-- Data for this task --
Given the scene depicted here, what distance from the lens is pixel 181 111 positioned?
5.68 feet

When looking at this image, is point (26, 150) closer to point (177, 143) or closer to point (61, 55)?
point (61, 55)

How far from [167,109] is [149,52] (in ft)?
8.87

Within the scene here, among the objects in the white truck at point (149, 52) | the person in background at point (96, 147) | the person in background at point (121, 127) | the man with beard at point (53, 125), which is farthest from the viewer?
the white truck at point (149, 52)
---
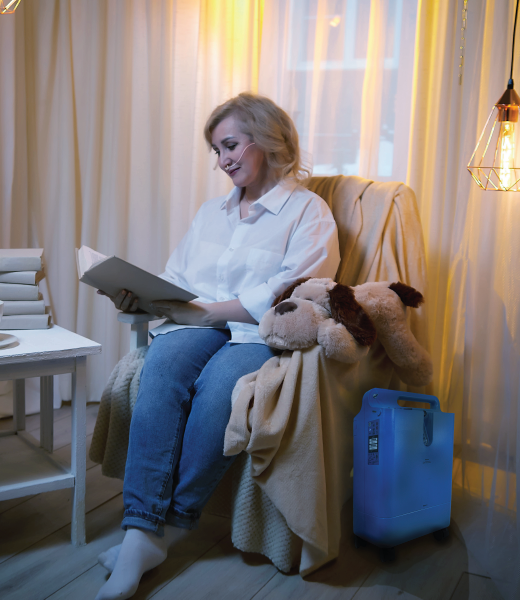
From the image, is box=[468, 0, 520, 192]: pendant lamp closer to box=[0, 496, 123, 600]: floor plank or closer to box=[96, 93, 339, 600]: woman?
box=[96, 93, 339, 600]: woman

-- To do --
Show each line of the data above that contains the word "closer".

-- Worked solution --
When looking at this image, is point (26, 150) closer to point (177, 143) or closer to point (61, 55)?
From the image, is box=[468, 0, 520, 192]: pendant lamp closer to box=[0, 496, 123, 600]: floor plank or closer to box=[96, 93, 339, 600]: woman?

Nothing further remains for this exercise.